▶ [AIM] Reproduce the items below without the pictures, changing every "broad green leaf" to "wide green leaf" and leaving everything else unchanged.

====== THE RECORDS

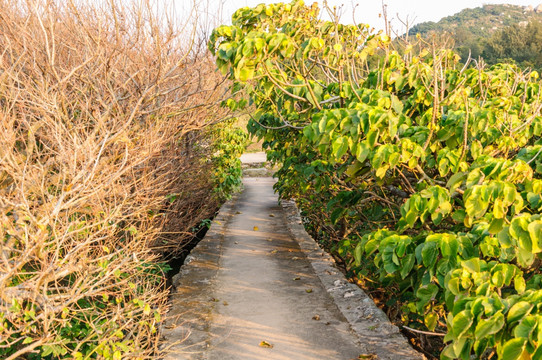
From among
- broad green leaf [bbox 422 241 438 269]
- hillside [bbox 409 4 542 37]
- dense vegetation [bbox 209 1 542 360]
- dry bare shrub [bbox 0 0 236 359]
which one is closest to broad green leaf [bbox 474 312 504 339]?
dense vegetation [bbox 209 1 542 360]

============

▶ [COMPLETE ANSWER]
From among
- wide green leaf [bbox 422 241 438 269]
- hillside [bbox 409 4 542 37]
- dense vegetation [bbox 209 1 542 360]
- dry bare shrub [bbox 0 0 236 359]
which one is closest to wide green leaf [bbox 474 312 504 339]?
dense vegetation [bbox 209 1 542 360]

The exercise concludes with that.